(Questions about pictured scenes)
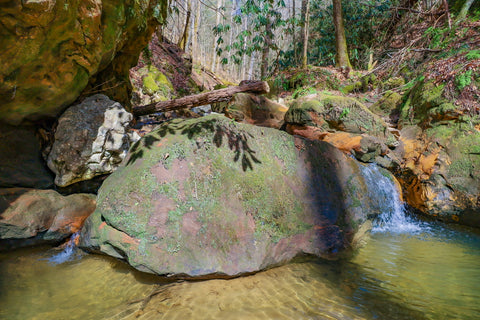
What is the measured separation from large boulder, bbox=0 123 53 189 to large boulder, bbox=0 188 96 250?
234mm

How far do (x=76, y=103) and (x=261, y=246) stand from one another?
3.55 m

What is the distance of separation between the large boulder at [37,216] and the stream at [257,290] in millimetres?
183

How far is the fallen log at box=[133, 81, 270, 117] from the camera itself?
5.93 m

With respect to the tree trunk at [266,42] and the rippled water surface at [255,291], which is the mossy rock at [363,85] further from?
the rippled water surface at [255,291]

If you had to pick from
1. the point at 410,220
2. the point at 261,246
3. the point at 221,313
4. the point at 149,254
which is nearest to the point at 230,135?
the point at 261,246

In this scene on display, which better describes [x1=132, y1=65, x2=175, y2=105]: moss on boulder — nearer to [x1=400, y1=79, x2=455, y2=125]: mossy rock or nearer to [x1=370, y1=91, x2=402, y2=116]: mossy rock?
[x1=370, y1=91, x2=402, y2=116]: mossy rock

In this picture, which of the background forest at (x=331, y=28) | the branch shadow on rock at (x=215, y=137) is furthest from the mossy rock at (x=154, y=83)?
the branch shadow on rock at (x=215, y=137)

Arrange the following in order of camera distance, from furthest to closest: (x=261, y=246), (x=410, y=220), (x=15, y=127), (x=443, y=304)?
(x=410, y=220), (x=15, y=127), (x=261, y=246), (x=443, y=304)

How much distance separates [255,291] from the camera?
235cm

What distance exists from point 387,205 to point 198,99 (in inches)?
193

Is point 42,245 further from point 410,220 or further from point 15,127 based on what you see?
point 410,220

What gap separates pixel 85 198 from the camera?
3.51 metres

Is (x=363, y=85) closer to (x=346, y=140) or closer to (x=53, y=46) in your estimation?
(x=346, y=140)

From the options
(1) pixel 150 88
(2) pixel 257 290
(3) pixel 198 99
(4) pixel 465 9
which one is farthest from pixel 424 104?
(1) pixel 150 88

• **What you have to do**
Reproduce every record above word for word, leaving out the pictures.

• **Expected output**
What is the measured separation from large boulder, bbox=0 123 53 189 to large boulder, bbox=0 188 96 250?
234mm

How far do (x=76, y=103) and (x=261, y=246) stand from one another?
3.55 m

What is the distance of separation between the large boulder at [37,216] and the stream at [257,290] in millimetres?
183

How far is the fallen log at box=[133, 81, 270, 117] from the camera itself?
5.93 m

With respect to the tree trunk at [266,42] and the rippled water surface at [255,291], which is the mossy rock at [363,85] further from?
the rippled water surface at [255,291]

If you had to pick from
1. the point at 410,220
2. the point at 261,246
3. the point at 221,313
4. the point at 149,254
which is nearest to the point at 230,135?
the point at 261,246

In this scene on display, which better describes [x1=132, y1=65, x2=175, y2=105]: moss on boulder — nearer to [x1=400, y1=79, x2=455, y2=125]: mossy rock or nearer to [x1=370, y1=91, x2=402, y2=116]: mossy rock?
[x1=370, y1=91, x2=402, y2=116]: mossy rock

In this picture, which of the background forest at (x=331, y=28) | the branch shadow on rock at (x=215, y=137) is furthest from the mossy rock at (x=154, y=83)?
the branch shadow on rock at (x=215, y=137)

Arrange the following in order of camera distance, from furthest to closest: (x=261, y=246), (x=410, y=220), (x=15, y=127), (x=443, y=304)?
(x=410, y=220), (x=15, y=127), (x=261, y=246), (x=443, y=304)

How much distance separates [255,291] from the camera?
235cm

What distance exists from point 387,205 to point 198,99 (in inches)?
193

Is point 42,245 further from point 410,220 or further from point 15,127 based on what you see?
point 410,220

What gap separates pixel 85 198 from the camera?
3.51 metres

Is (x=363, y=85) closer to (x=346, y=140) or closer to (x=53, y=46) in your estimation?
(x=346, y=140)

From the options
(1) pixel 150 88
(2) pixel 257 290
(3) pixel 198 99
(4) pixel 465 9
which one is farthest from pixel 424 104?
(1) pixel 150 88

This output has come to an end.